Logique sacrificielle
Il est d’ailleurs remarquable que quelqu’un comme De Santis soit élu en Floride, l’État américain qui risque le plus de finir sous l’océan d’ici le prochain siècle. Devant la perspective du désastre, nous entrons dans une phase de l’histoire qui rappelle les grandes frénésies sacrificielles du passé. Alors que Cortes avançait vers Tenochtitlan et que l’Empire aztèque vacillait sous le poids des guerres intestines et des épidémies, le conquistador Bernal Diaz Del Castillo écrivait :
Et sur cette place, on voyait tant de choses très diaboliques, des cornes, des trompettes, des couteaux, et beaucoup de coeurs d'Indiens qu'ils avaient brûlés pour leurs idoles. Ils étaient tous couverts de sang, et ils en avaient tant sur eux que je les maudissais. Et comme tout empestait la boucherie, nous ne voyions plus l’heure où nous pourrions nous débarrasser enfin de cette puanteur et de ces images2.
Images d’horreur, certes. Les récits de conquistadors ont été utilisés à l’époque pour prouver la “barbarie” des peuples des Amériques, mais la logique du sacrifice humain va plus loin. Il s’agissait, pour les Aztèques, de rétablir l’équilibre d’un monde qui leur échappait. Difficile d’y voir une quelconque barbarie tant l’humanité semble faire du surplace en matière de gestion des angoisses collectives.

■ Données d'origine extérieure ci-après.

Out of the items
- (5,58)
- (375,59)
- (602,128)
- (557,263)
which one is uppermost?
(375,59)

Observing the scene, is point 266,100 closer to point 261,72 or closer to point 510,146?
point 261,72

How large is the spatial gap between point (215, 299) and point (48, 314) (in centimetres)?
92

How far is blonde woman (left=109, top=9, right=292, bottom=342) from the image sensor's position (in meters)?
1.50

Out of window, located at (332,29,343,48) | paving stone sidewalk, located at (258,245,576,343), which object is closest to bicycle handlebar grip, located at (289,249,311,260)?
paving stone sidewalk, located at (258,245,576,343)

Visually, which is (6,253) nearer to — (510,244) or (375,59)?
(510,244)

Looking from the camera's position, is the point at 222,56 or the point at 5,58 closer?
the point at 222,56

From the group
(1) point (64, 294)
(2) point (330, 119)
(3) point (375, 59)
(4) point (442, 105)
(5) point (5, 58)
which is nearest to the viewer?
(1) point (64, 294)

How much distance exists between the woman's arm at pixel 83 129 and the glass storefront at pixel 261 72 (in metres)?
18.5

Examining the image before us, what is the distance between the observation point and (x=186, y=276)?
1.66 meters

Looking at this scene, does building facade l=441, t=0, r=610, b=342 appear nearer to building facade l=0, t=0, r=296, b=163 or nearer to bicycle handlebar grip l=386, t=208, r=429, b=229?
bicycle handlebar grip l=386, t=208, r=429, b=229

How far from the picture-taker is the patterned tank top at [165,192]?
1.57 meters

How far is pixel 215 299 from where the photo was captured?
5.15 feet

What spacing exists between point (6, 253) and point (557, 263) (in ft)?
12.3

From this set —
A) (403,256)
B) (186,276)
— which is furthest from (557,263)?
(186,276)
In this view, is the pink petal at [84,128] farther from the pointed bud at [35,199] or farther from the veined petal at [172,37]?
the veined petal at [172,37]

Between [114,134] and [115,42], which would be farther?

Entre déni meurtrier et fétichisation, peu de place pour le réel. C’est Jacques Derrida qui, dans « La Pharmacie de Platon », jouait de l’indétermination du terme grec “pharmakon”, qui veut à la fois dire remède, poison et bouc émissaire. Les “wokes” et les “trans” de De Santis sont bel et bien des pharmaka, mais on aurait tort de penser que libéraux et conservateurs ne participent pas au même théâtre sacrificiel. Pendant ce temps, l’eau monte, et il nous faudra plus que des images pieuses pour nous en sortir.
Thérèse d’Avila, Le livre de la vie, trad. Jean de Bérigny, Paris, Guillaume Foquel, 1601.
Bernal Diaz Del Castillo, Verdadera historia de los sucesos de la conquista de la Nueva España, Madrid, Enrique de Vedia, 1853.
Todorov a écrit un chouette essai sur l’Amerique: La conquête de l’Amérique : La question de l’Autre.